Tuesday, September 25, 2007
I attended a networking lunch meeting today because the speaker's topic appealed to me. I came away from it with a reminder for those of us who speak in public to promote our products or services: Know your audience.
The speaker works for one of those brand name financial services firms. He is a long-time member of this group of small business owners who meet monthly to network and learn from a guest speaker. The fact that he's a long-time member is important -- it means that he knows this group -- or should know this group -- really, really well. He should know that they own carpet cleaning and janitorial companies, are Realtors, sell jewelry through home parties, or create Web sites for other small businesses. This information should tell him not to wear a suit when addressing an audience that only wears suits to funerals! All he needed to do was take off the jacket and tie and open his collar. Yeah, yeah, they all wear suits in his office. But he wasn't presenting to the people in his office. He was presenting to a casually dressed group of women and men.
I can forgive him for not making the effort to use his apparel to connect with the audience. But there's no excuse for using the stereotype of the shrewish wife as an anecdote -- twice -- when speaking to an audience dominated by women business owners.
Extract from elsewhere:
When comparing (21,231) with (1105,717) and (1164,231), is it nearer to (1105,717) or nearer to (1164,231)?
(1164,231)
I was rather dumbfounded by his chauvinism, as was the woman sitting next to me. How many others in the room feel that his example showed, at best, that he didn't know his audience, or, at worst, that he is sexist? It doesn't matter if he is or isn't -- it's the perception that counts here.
It's likely that the underlying reason for his presentation was to help people get to know him and what he's capable of professionally. Those who like an ultra-conservative financial advisor with a wife who probably doesn't work outside the home might want to retain his services.
My takeaway, though, was that while I always want to look professional and successful when speaking to a group, I want to be dressed in a way that shows that I am familiar with their world. Sure, if they're all wearing nurses uniforms, I'm not going to wear a nurse's uniform. But you can bet I won't be wearing a designer suit and heels. And I'll make sure my anecdotes cause them to nod in agreement, not cross their arms over their chests and murmur "tsk tsk."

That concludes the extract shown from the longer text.